Please format every row below as a numbered list, omitting any blank lines.
--- begin ---
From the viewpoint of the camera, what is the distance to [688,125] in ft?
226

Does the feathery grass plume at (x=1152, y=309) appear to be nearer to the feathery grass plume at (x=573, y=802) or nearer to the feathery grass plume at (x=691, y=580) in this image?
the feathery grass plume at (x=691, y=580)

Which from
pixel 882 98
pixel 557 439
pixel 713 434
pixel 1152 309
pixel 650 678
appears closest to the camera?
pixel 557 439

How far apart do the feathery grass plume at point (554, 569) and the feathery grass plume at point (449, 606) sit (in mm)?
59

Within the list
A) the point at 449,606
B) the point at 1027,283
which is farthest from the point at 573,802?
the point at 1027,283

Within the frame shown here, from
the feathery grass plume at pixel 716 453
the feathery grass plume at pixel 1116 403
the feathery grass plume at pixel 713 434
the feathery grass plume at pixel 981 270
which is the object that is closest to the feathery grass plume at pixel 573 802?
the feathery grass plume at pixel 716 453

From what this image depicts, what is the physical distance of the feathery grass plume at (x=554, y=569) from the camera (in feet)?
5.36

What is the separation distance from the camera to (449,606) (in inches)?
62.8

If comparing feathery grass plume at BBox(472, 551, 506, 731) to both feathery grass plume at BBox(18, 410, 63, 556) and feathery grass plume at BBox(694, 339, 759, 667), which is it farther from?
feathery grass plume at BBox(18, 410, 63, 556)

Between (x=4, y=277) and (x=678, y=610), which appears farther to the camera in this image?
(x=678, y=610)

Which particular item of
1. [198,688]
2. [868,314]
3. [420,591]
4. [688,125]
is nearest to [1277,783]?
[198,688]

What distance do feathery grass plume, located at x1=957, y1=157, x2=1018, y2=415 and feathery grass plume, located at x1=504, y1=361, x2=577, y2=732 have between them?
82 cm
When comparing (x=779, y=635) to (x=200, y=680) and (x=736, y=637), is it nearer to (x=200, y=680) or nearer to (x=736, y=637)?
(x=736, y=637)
--- end ---
Task response:
1. From the viewpoint of the camera, what is the distance to [688,125] in ft?
2. 226
3. Does the feathery grass plume at (x=1152, y=309) appear to be nearer to the feathery grass plume at (x=573, y=802) or nearer to the feathery grass plume at (x=691, y=580) in this image?
4. the feathery grass plume at (x=691, y=580)
5. Which from
6. pixel 882 98
7. pixel 557 439
8. pixel 713 434
9. pixel 1152 309
10. pixel 650 678
11. appears closest to the camera?
12. pixel 557 439
13. How far apart do the feathery grass plume at point (554, 569) and the feathery grass plume at point (449, 606) sit (in mm)?
14. 59
15. Within the list
16. A) the point at 449,606
17. B) the point at 1027,283
18. which is farthest from the point at 573,802?
19. the point at 1027,283
20. Within the frame shown here, from
21. the feathery grass plume at pixel 716 453
22. the feathery grass plume at pixel 1116 403
23. the feathery grass plume at pixel 713 434
24. the feathery grass plume at pixel 981 270
25. which is the object that is closest to the feathery grass plume at pixel 573 802?
26. the feathery grass plume at pixel 716 453
27. From what this image depicts, what is the physical distance of the feathery grass plume at (x=554, y=569) from the camera (in feet)?
28. 5.36
29. What is the separation distance from the camera to (449,606) (in inches)?
30. 62.8
31. If comparing feathery grass plume at BBox(472, 551, 506, 731) to both feathery grass plume at BBox(18, 410, 63, 556) and feathery grass plume at BBox(694, 339, 759, 667), which is it farther from?
32. feathery grass plume at BBox(18, 410, 63, 556)
33. Between (x=4, y=277) and (x=678, y=610), which appears farther to the camera in this image?
34. (x=678, y=610)
35. Which particular item of
36. 1. [198,688]
37. 2. [868,314]
38. 3. [420,591]
39. 4. [688,125]
40. is nearest to [1277,783]?
41. [198,688]
42. What distance do feathery grass plume, located at x1=957, y1=157, x2=1018, y2=415 and feathery grass plume, located at x1=504, y1=361, x2=577, y2=732 have between them?
43. 82 cm
44. When comparing (x=779, y=635) to (x=200, y=680) and (x=736, y=637), is it nearer to (x=200, y=680) or nearer to (x=736, y=637)?
45. (x=736, y=637)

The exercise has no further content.